So, just remember that in the clustering we’ve looked at so far.

We've looked at methods where the index of a given data point,

plays no role in the resulting clustering of that data point.

So, that is, we could simply permute all our data indices, and

cluster that permuted data, and we would get out exactly the same results.

But what if the order of the data points actually mattered, like in time series

where the label, in particular the time stamp associated with each data point,

is really critical to the analysis of that data.

So for example here, we're looking at just a uni varied time series so

the value of the observation is along the y axis.

And the time stamp of the observation is along the x axis.

And here, maybe our goal might be to

parse this time series into what I'll call different dynamic states.

So we can think of this just as just different clusters

appearing in the data set over time.

So maybe there's a green cluster, a blue cluster, and a red cluster and

this time series is switching between each of these different states.

Well if we ignored the time stamp associated with these data points, so

think about just taking this plot and scrunching it along the x axis.

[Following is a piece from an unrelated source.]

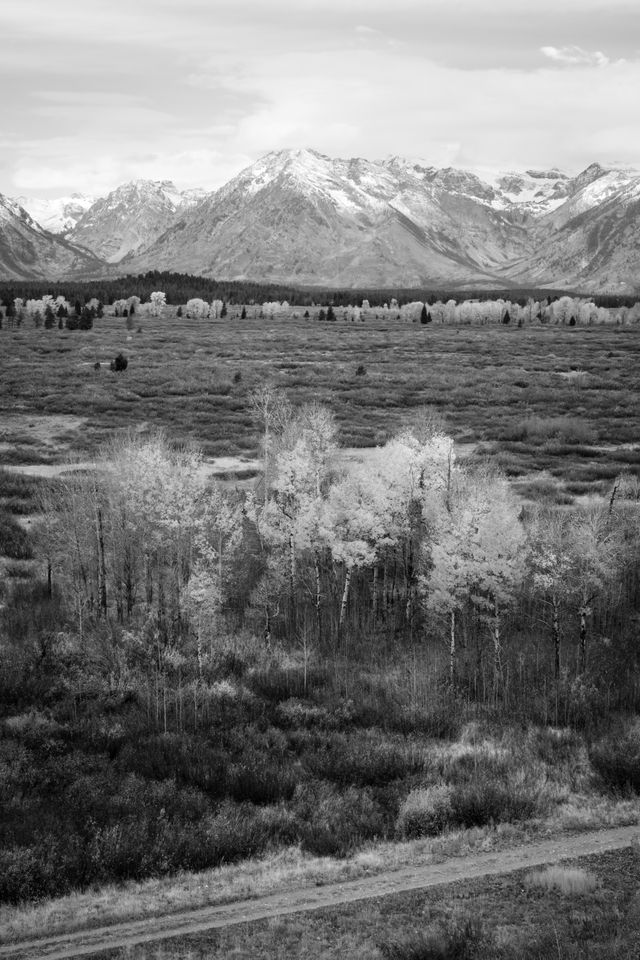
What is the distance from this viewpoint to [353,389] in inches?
3652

So ignoring the time stamp and just looking at points along a one dimensional

y axis and tried to cluster those observations, we have a really hard time.

Because the range of values that the time series

it takes when it's in this green state overlapped quite a lot.

With the set of values that the time series it takes when it's in the blue and

the red states.

So all these values would be very overlapped and

without tons and tons of data, it would be really hard

to distinguish the fact that there are three different clusters here.

But, instead, the structure of this data across time can actually help us

uncover this pattern which appears rather, immediately,

obvious from looking at this plot.

In particular, we have the fact that in this data set if we're currently in

a green state it seems like we're very likely to keep being in a green state.

And then maybe there are certain other transitions between states, between

green and blue or blue and red that might be more likely than other transitions.

And this type of information can help us

extract the clustering that we're desiring from this time series data.

So in the context of time series, we can think of this as a segmentation task.

To make this more concrete, let's look at the dance of a honeybee.

Because when a honeybee is in the beehive, it switches between three different dances

in order to communicate the location of food sources to other bees in the hive.

So it switches between this waggle dance, a turn right dance and a turn left dance.

And it keeps repeating specific patterns of these dances to communicate

with the other bees.

And so here, what we're showing are three different dance sequences that

were segmented into the waggle dance, which is the red color, turn right,

which is the green color, and turn left, which is the blue color.

But, the question is, can we think of automatically extracting this information,

just from observations of the honeybee's body position and

head angle as it's moving around in this hive.

So in particular when we’re looking at these dances we can make a plot

of what dance the honey bee is in at every time step.

And this will indicate the persistence in certain dances and

the switches between them.

Between this waggle, turn right and turn left dance.

And what we see from this data is that there are indeed patterns.

We see persistence in the different dances.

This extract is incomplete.